² From Transplantation Surgery Research Laboratory, Brigham and Women's Hospital, Harvard Medical School, Boston, MA (R.O., T.H., H.R.C.B., K.H., K.E., H.U., M.Q., F.V., F.K., B.S., A.E., S.G.T.); Department of Visceral, Transplant, and Thoracic Surgery, Center for Operative Medicine, Innsbruck Medical University, Austria (R.O.); Institute of Medical Immunology (T.H.) and Department for General, Visceral, Transplant, Vascular, and Thorax Surgery (J.P.), Charité-Universitätsmedizin Berlin, Germany; Clinic for Cardiovascular Surgery, University Hospital Zurich, Switzerland (H.R.C.B., M.J.W.); Transplantation Research Center, Brigham and Women's Hospital and Children's Hospital Boston, Harvard Medical School, Boston, MA (O.B., R.A.); Department of Intensive Care Medicine, University Medical Center Hamburg-Eppendorf, Hamburg, Germany (O.B.); Division of Transplantation, Department of Surgery, Medical University of Vienna, Austria (K.H.); Rodent Histopathology Core, Harvard Medical School, Boston, MA (R.T.B.); Research Institute for Biomedical Sciences, Tokyo University of Science, Noda, Chiba, Japan (R.T.B.); Department of Visceral, Transplantation, Thoracic, and Vascular Surgery, University Hospital of Leipzig, Germany (M.Q., F.K.); and Division of Transplant Surgery, Department of Surgery, Erasmus MC-University Medical Center, Rotterdam, The Netherlands (B.S.). stullius@partners.org.

PMID: 25957225
PMCID: PMC4503506
DOI: 10.1161/CIRCULATIONAHA.114.014917

Abstract

Background: Organ transplantation has seen an increased use of organs from older donors over the past decades in an attempt to meet the globally growing shortage of donor organs. However, inferior transplantation outcomes when older donor organs are used represent a growing challenge.

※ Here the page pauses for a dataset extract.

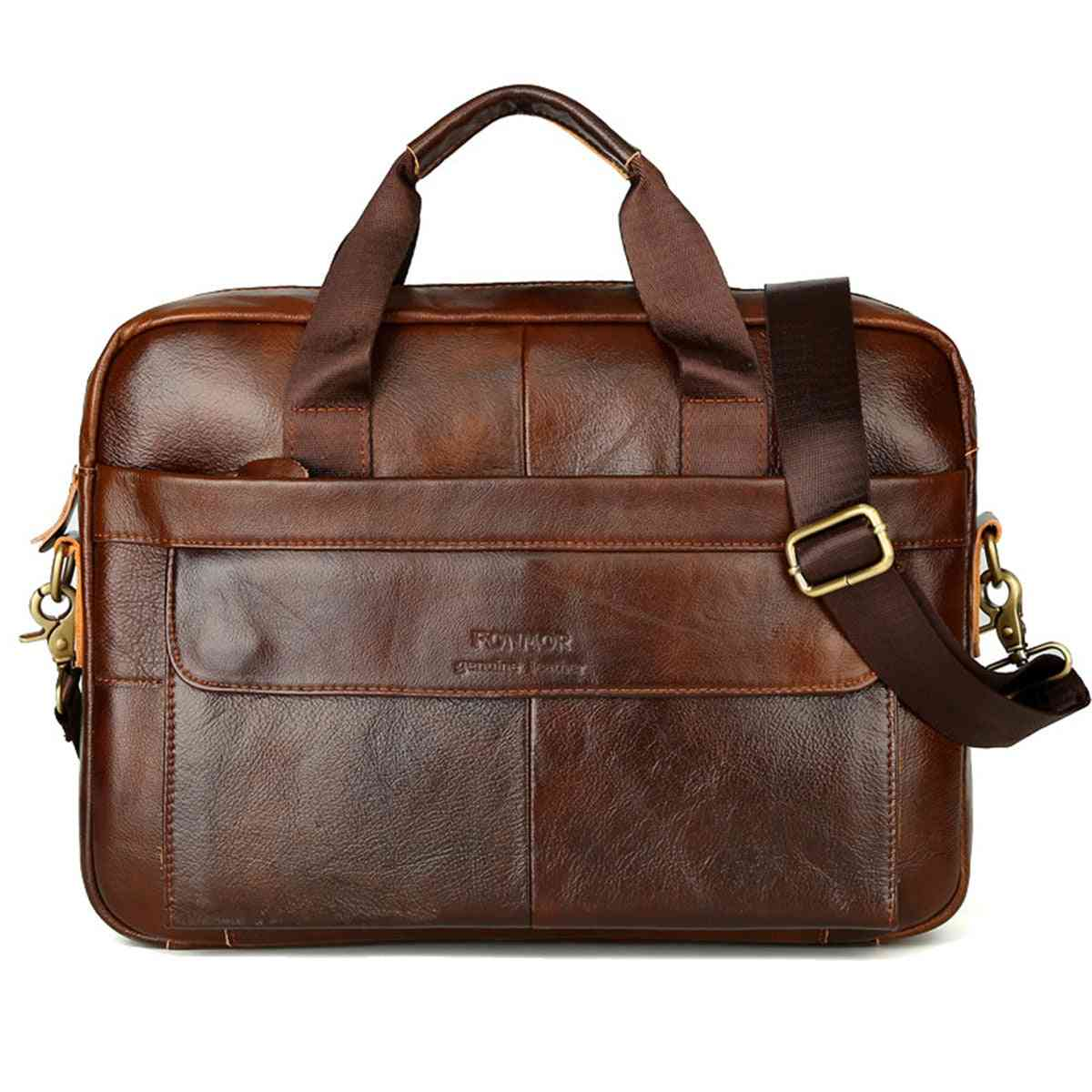 Men's Briefcase, Cowhide Leather, Crossbody Bags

Methods and results: Here, we characterize the impact of donor age on solid-organ transplantation using a murine cardiac transplantation model. We found a compromised graft survival when older hearts were used. Shorter graft survival of older hearts was independent of organ age per se, because chimeric young or old organs repopulated with young passenger leukocytes showed comparable survival times. Transplantation of older organs triggered more potent alloimmune responses via intragraft CD11c+ dendritic cells augmenting CD4+ and CD8+ T-cell proliferation and proinflammatory cytokine production, particularly that of interleukin-17A. Of note, depletion of donor CD11c+ dendritic cells before engraftment, neutralization of interleukin-17A, or transplantation of older hearts into IL-17A(-/-) mice delayed rejection and reduced alloimmune responses to levels observed when young hearts were transplanted.

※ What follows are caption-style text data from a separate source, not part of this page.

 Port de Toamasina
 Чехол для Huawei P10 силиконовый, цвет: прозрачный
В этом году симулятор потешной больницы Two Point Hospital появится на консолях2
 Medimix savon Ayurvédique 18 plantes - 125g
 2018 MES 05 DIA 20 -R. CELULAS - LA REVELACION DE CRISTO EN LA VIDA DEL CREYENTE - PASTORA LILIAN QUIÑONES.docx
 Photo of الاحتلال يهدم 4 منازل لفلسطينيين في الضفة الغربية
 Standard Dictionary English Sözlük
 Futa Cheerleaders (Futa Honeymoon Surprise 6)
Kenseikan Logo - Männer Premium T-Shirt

Conclusions: These results demonstrate a critical role of old donor CD11c+ dendritic cells in mounting age-dependent alloimmune responses with an augmented interleukin-17A response in recipient animals. Targeting interleukin-17A may serve as a novel therapeutic approach when older organs are transplanted.

Keywords: aging; immunology; rejection; transplantation.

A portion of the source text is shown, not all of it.